**TO DO**
a: Say whether each statement agrees with the article on moth antennae, answering yes or no and quoting the words from the article that decide it. (i) Most moth species have bipectinate antennae. (ii) A larger antenna creates more aerodynamic drag during flight. (iii) The team built three-dimensional models of filamentous antennae using scanning electron microscopy.
b: Continue the article on moth antennae, writing what follows its last sentence.

**EXERCISE TEXT**
********************

It’s not just antenna size, but scales that matter for lonely male moths
Tuesday, Mar 13, 2018, 11:43 PM | Source: Pursuit
By Douglas Hilton, Mark Elgar, Qike Wang
Without being able to use social media, moths must use their antennae to search out a mate in their busy environment.
A male's antennae must be sensitive enough to detect the female sex pheromone amongst competing smells such as food, predators and contaminants like dust.
But unlike sight and sound, the sense of smell means the male antennae must make physical contact with the pheromone molecules.
So, do lonely moths grow bigger antennae to improve their chances of finding a mate?
As a general rule, they can't because the larger the antenna gets, the more aerodynamic drag it creates during flight.
To overcome this balancing act, research led by the University of Melbourne suggests that some male moths have evolved intricate scale arrangements on their antennae to enhance detection of female sex pheromones, by trapping them close to the antennae for longer.
This also means that the antennae can remain at an optimal size to maintain flight speed.
Charles Darwin was among the first to consider how the type of antenna might influence how male insects detect sex pheromones produced by females, says Professor Mark Elgar from the University of Melbourne's School of Biosciences.
"Darwin predicted that sexual selection, arising from competition among males, would favour more elaborate antennae in male moths, as they ensure more rapid detection of female sex pheromones.
"Moth sex pheromones are detected by receptors on structures called sensilla on the antennae.
Conventional wisdom is that the feathery, bipectinate antennae in moths, arranged like two combs with numerous branches, provide a larger surface area to house the pheromone-detecting sensilla he says.
"But what we see in nature is that the majority of moth species have simple, filamentous-shaped antennae, which led us to ask why, if they are better at detecting sex pheromones, are bipectinate antennae actually less common in moths."
To understand this evolutionary dilemma, the team used scanning electron microscopy (SEM) to build finely detailed three-dimensional models of the structure of the filamentous antennae.
Then they used computational fluid dynamics techniques to simulate the airflow field around the model antennae of moths of different sizes and scale arrangements.

********************

**ENTRIES PROVIDED**
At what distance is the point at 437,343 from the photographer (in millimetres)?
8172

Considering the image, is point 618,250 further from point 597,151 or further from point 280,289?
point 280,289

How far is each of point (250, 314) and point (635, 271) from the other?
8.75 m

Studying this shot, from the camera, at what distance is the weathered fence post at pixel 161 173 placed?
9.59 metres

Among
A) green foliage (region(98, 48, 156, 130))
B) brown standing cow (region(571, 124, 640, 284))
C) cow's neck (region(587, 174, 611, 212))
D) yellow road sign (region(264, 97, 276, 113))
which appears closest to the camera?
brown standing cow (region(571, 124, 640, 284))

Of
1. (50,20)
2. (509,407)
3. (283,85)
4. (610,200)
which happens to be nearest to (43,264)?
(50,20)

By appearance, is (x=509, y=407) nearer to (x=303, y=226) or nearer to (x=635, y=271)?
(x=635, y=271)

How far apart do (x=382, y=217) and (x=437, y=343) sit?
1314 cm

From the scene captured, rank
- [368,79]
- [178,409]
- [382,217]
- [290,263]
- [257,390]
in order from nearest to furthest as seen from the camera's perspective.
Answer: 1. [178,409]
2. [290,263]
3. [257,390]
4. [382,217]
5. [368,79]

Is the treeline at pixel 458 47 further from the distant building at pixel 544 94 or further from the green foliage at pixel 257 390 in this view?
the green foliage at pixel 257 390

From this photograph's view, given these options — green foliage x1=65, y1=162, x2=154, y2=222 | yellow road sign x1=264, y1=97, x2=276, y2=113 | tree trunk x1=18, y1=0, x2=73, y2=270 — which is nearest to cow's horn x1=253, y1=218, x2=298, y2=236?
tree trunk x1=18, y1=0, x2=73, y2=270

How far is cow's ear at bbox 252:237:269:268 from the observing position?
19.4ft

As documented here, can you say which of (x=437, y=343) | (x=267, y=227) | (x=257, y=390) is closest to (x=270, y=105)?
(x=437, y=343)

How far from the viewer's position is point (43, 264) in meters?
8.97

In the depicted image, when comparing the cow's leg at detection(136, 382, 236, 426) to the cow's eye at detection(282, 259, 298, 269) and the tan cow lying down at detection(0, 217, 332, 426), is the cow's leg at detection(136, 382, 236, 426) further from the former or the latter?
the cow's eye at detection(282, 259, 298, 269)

********************

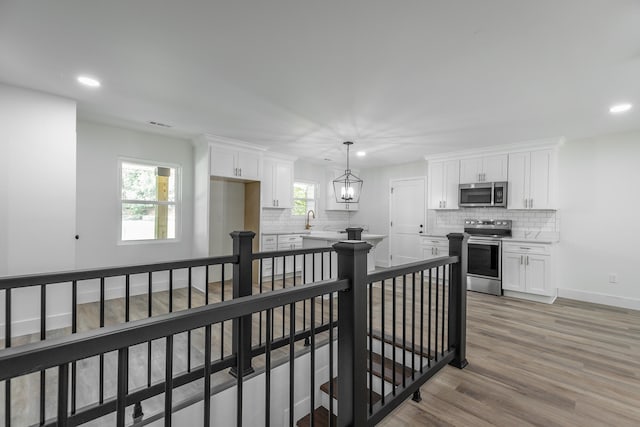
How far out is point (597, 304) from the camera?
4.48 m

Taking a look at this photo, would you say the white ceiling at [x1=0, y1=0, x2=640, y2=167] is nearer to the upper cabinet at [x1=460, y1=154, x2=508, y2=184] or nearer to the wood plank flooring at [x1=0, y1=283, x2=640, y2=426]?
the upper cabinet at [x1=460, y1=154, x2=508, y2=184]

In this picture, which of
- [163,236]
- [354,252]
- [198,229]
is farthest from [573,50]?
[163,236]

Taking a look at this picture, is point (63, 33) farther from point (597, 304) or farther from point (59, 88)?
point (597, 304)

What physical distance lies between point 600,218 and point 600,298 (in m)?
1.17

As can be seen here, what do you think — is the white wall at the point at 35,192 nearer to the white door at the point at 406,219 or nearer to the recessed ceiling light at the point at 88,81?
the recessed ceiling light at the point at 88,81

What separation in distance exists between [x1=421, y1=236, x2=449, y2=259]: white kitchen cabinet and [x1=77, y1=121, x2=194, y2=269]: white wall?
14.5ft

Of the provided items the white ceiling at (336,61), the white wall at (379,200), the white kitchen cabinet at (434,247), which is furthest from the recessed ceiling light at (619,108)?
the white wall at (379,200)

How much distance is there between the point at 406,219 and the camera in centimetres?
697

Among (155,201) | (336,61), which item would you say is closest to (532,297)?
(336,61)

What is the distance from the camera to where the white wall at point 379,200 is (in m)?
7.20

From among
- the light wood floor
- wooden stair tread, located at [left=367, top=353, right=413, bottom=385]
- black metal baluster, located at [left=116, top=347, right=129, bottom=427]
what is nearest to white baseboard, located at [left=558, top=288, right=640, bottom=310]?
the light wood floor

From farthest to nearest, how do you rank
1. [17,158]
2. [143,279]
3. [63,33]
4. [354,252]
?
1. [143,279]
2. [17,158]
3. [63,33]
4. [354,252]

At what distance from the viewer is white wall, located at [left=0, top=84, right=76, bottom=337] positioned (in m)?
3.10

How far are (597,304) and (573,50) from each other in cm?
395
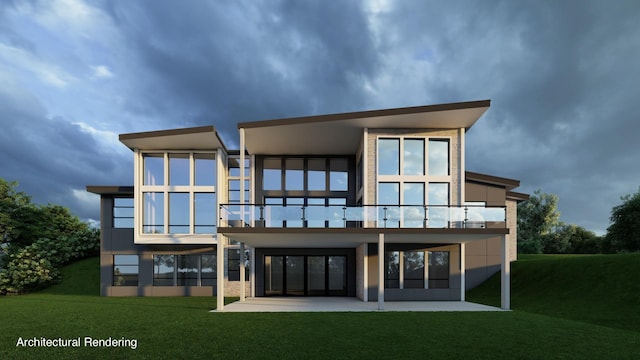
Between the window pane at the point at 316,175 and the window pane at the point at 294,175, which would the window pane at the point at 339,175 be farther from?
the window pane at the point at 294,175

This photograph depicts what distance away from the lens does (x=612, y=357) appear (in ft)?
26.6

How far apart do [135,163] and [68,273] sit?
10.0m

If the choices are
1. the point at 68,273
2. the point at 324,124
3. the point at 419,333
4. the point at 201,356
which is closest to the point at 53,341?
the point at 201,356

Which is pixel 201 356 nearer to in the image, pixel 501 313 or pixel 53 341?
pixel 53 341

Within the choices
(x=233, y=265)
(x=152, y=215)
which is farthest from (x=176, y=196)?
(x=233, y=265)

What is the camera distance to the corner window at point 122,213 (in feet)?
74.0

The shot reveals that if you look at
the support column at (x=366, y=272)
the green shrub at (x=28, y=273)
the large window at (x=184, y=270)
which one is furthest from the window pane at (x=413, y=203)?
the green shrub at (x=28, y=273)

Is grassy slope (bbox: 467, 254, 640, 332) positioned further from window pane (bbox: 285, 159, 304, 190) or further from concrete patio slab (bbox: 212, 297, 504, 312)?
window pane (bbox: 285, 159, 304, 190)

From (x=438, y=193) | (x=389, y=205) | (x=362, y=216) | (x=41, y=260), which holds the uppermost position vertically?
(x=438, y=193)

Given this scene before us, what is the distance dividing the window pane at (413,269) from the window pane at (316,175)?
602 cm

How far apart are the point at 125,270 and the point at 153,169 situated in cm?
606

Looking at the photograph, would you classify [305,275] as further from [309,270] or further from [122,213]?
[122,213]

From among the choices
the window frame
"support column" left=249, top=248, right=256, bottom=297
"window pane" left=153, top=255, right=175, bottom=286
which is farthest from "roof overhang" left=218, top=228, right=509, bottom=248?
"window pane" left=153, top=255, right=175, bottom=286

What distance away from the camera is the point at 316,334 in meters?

********************

**ANSWERS GIVEN**
a:
(i) No: "the majority of moth species have simple, filamentous-shaped antennae"
(ii) Yes: "the larger the antenna gets, the more aerodynamic drag it creates during flight"
(iii) Yes: "the team used scanning electron microscopy (SEM) to build finely detailed three-dimensional models of the structure of the filamentous antennae"

b:
Dr Qike Wang led the experimental work while at the University of Melbourne, which also included scientists from RMIT University, Walter and Eliza Hall Institute and Beijing Forestry University.
The studies used nanoparticles in the fluid dynamic model to represent common sex pheromones and microparticles to represent environmental particles such as dust.
"We found that the angle of the scales concentrated the signal molecules to the downwind side of the antennae," says Dr Wang.
"By creating an area with slow airflow around the antennae, the scales ensure pheromones linger within the detection zone, thereby increasing the efficiency with which they interact with the receptor."
"Furthermore, the scales are also effective at diverting away larger contaminating particles, such as dust. In a sense, they sift through the different particles only retaining the favourable ones."
"This is particularly important for species, like moths, that cannot groom the full length of their antennae."
Professor Doug Hilton, who has an honorary appointment in the School of Biosciences, is fascinated by moths. In his spare time, when he is not "distracted" by his day job as Director of The Walter and Eliza Hall Institute of Medical Research, he works with a group of friends on a poorly understood family of tiny day flying moths called Heliozelidae.
"These moths are tiny – with a wing span of only a few millimeters – and although they are found all over Australia because of their size they fly under the radar of most entomologists." Prof Hilton says "we embarked on a microscopic study of these moths and, in doing so, realized the structure of the antennae could tell us something new"
The study found the effect of the scales on retaining sex pheromones was much greater for smaller than larger moths. For smaller moths with filamentous antennae, antennal scales improved signal detection by 25–48 per cent.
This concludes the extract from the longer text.